━━━━━ VORLIEGENDER TEXT ━━━━━

Juncker zu Farage:

“Warum sind Sie hier? Sie haben gelogen!”

Ausland
28.06.2016 13:27

In einer Sondersitzung des EU-Parlaments in Brüssel sind am Dienstag die Wogen hochgegangen. EU-Kommissionspräsident Jean-Claude Juncker stichelte in einer emotionalen Rede gegen den anwesenden britischen Brexit-Befürworter und EU-Mandatar Nigel Farage: "Ich bin in gewissem Sinne überrascht, dass Sie hier sind. Sie haben doch für den Austritt gekämpft, und das Ergebnis der Abstimmung verlangt doch Respekt. Warum sind Sie also hier?" Gleichzeitig verwies Juncker darauf, dass die EU mit Großbritannien eine neue Beziehung herbeiführen müsse. Aber: "Wir bestimmen die Tagesordnung, nicht die, die die EU verlassen."

Juncker warf Farage zudem unter Hinweis auf Budgetaussagen des Briten vor: "Sie haben gelogen! Man sollte nicht den Eindruck erwecken, dass es ein Europa der Sparpolitik gibt."

"Nationalisten sind keine Patrioten, das sind Nicht-Europäer"
Laut Juncker haben die Briten nicht über die Sparpolitik abgestimmt, auch nicht über unzureichende Grenzkontrollen. "Die Briten haben keinen Euro. Die ganzen Euro-Probleme betreffen die Briten nicht. Großbritannien ist auch nicht in der Schengenzone und bewacht bereits selbst seine Grenzen. Man sollte nichts durcheinanderwerfen - aber solche Geschichten erzählt Farage", kritisierte der Kommissionspräsident. Man dürfe eine Nation nicht den Nationalisten überlassen. Man müsse die Nationen respektieren, aber nicht die Nationalisten. "Das sind keine Patrioten, das sind Nicht-Europäer", so Juncker.

(Bild: APA/AFP/JOHN THYS)

Farage: "Großbritannien nicht das letzte Land, dass die EU verlässt"

━━━━━

-- AUFGABE A --
Wo fand laut dem Artikel zu Juncker und Farage die Sondersitzung des EU-Parlaments statt?
-- AUFGABE B --
Geben Sie aus dem Artikel zu Juncker und Farage alles von „Laut Juncker haben“ bis hinunter zu „(Bild: APA/AFP/JOHN THYS)“ wortgetreu wieder.
Maßgeblich ist allein der Artikel zu Juncker und Farage.

━━━━━ ANGEZEIGTE DATENSÄTZE ━━━━━

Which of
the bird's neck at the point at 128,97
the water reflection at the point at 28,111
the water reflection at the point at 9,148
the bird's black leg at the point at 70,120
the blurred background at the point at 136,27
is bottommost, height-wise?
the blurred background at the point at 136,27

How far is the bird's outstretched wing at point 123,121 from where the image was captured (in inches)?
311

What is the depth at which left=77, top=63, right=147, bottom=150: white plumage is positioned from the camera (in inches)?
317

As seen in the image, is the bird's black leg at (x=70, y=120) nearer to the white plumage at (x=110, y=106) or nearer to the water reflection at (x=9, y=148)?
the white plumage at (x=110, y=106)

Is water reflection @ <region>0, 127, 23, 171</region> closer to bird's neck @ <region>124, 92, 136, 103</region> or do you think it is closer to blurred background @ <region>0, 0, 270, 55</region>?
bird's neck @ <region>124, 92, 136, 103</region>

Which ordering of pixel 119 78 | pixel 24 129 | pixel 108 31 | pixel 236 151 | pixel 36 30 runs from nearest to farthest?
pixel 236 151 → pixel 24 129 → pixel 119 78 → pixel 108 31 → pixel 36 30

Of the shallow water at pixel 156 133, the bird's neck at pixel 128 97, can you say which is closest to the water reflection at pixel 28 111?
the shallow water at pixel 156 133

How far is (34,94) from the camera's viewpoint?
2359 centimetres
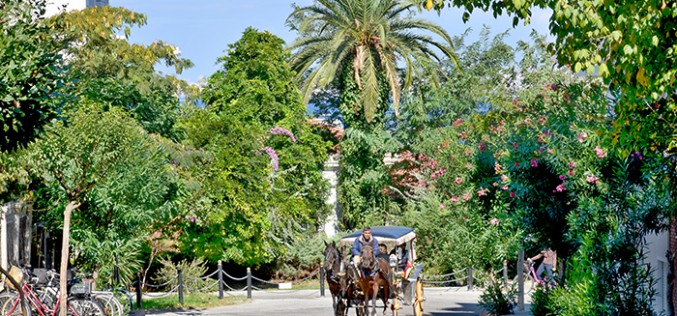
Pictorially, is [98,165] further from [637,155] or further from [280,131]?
[280,131]

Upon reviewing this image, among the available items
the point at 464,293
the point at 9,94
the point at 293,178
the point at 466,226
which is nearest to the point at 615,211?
the point at 9,94

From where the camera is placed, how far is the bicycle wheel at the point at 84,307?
847 inches

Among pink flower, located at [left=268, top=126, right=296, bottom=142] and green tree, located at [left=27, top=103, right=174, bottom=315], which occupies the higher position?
pink flower, located at [left=268, top=126, right=296, bottom=142]

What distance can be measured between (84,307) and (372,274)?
18.4 feet

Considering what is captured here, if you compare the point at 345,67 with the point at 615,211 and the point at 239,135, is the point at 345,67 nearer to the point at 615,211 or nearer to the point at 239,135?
the point at 239,135

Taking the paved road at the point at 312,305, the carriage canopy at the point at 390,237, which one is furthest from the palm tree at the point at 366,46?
the carriage canopy at the point at 390,237

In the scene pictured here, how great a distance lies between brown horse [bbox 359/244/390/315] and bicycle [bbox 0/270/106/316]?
5111 millimetres

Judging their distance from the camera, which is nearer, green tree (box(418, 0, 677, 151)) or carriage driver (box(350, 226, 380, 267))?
green tree (box(418, 0, 677, 151))

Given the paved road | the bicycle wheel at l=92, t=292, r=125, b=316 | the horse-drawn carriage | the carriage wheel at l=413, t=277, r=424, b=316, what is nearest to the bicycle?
the bicycle wheel at l=92, t=292, r=125, b=316

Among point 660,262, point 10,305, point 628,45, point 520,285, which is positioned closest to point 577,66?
point 628,45

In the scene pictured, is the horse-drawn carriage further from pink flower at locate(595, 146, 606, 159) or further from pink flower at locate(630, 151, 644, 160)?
pink flower at locate(630, 151, 644, 160)

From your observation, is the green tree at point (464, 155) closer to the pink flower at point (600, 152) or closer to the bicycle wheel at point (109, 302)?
the pink flower at point (600, 152)

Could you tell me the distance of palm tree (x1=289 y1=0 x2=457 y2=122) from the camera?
156 ft

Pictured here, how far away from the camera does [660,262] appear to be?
63.7 ft
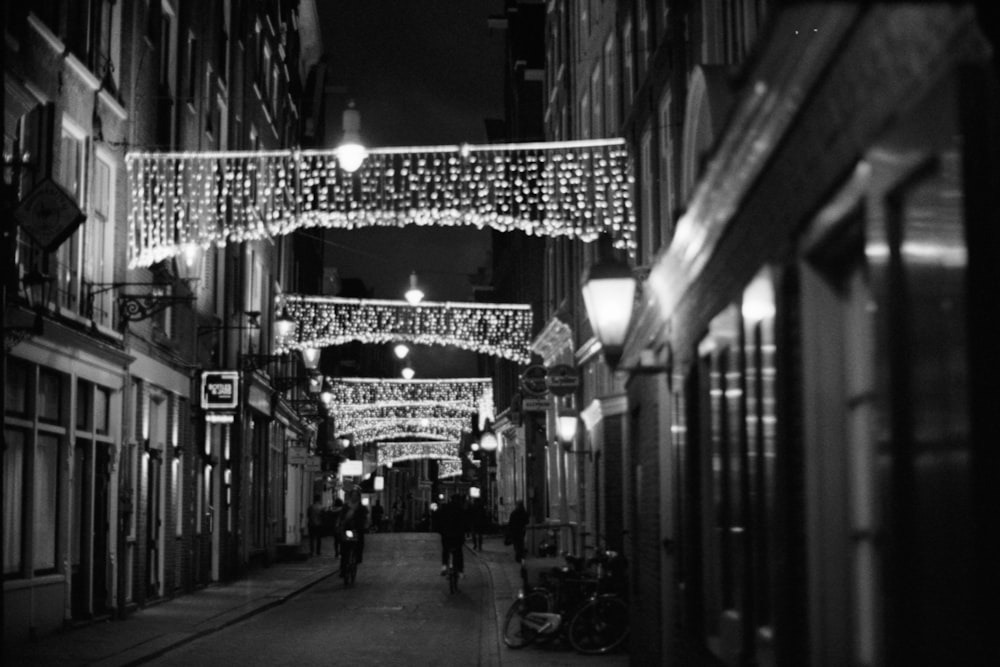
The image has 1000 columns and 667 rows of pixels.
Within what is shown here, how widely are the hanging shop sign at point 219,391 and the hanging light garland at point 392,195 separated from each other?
576cm

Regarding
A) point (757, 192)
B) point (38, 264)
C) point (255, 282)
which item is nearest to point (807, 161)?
point (757, 192)

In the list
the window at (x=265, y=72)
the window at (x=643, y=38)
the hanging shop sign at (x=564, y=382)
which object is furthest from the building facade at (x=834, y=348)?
the window at (x=265, y=72)

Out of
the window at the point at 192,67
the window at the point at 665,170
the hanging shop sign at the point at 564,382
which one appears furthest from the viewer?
the window at the point at 192,67

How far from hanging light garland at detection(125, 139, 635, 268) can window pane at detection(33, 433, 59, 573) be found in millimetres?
3594

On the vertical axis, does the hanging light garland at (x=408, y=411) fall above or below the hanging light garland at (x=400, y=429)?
above

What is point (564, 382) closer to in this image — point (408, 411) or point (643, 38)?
point (643, 38)

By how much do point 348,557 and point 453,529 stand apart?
8.14 ft

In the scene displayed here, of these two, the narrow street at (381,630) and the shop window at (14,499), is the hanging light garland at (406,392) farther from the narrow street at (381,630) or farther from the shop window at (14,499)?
the shop window at (14,499)

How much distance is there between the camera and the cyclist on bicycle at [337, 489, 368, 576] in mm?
31281

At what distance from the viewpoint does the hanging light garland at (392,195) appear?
19.3 m

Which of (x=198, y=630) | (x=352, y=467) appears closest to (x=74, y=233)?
(x=198, y=630)

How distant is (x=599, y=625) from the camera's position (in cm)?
1688

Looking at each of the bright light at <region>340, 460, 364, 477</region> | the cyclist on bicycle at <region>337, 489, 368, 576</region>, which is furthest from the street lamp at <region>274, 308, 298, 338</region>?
the bright light at <region>340, 460, 364, 477</region>

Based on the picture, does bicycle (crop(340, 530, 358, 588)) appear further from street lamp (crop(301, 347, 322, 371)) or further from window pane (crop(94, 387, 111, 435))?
street lamp (crop(301, 347, 322, 371))
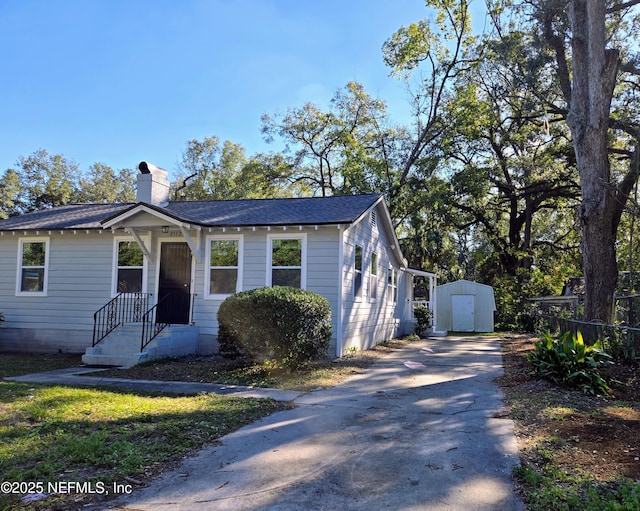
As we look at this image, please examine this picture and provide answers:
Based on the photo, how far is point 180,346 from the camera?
10.5m

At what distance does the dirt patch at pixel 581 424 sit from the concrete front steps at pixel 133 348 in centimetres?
702

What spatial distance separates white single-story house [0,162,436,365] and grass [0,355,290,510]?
12.7 feet

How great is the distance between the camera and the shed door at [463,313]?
77.3 ft

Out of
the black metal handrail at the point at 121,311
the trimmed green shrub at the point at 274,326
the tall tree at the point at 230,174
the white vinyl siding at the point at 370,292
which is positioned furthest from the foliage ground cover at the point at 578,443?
the tall tree at the point at 230,174

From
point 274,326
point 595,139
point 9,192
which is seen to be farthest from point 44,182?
point 595,139

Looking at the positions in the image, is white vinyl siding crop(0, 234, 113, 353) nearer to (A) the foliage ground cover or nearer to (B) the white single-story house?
(B) the white single-story house

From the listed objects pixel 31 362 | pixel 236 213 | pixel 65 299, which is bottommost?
pixel 31 362

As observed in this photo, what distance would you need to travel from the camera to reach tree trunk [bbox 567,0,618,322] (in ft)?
35.0

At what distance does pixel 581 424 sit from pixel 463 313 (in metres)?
19.2

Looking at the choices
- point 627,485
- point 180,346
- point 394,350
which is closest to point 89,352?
point 180,346

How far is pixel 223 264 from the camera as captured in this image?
1130 cm

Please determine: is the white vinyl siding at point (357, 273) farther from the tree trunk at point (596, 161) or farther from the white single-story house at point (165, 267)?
the tree trunk at point (596, 161)

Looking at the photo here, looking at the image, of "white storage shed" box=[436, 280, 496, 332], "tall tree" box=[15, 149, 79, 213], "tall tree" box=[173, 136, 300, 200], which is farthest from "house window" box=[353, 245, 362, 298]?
"tall tree" box=[15, 149, 79, 213]

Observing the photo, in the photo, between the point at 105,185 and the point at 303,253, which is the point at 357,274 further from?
the point at 105,185
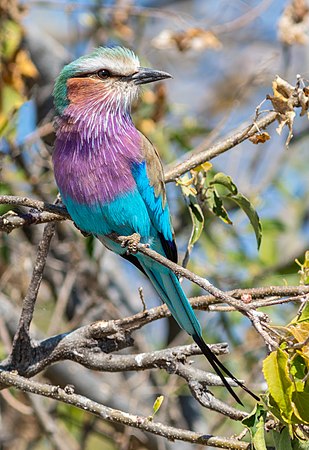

━━━━━

-- ERWARTETE ANTWORT A --
In Brüssel.

-- ERWARTETE ANTWORT B --
Laut Juncker haben die Briten nicht über die Sparpolitik abgestimmt, auch nicht über unzureichende Grenzkontrollen. "Die Briten haben keinen Euro. Die ganzen Euro-Probleme betreffen die Briten nicht. Großbritannien ist auch nicht in der Schengenzone und bewacht bereits selbst seine Grenzen. Man sollte nichts durcheinanderwerfen - aber solche Geschichten erzählt Farage", kritisierte der Kommissionspräsident. Man dürfe eine Nation nicht den Nationalisten überlassen. Man müsse die Nationen respektieren, aber nicht die Nationalisten. "Das sind keine Patrioten, das sind Nicht-Europäer", so Juncker.

(Bild: APA/AFP/JOHN THYS)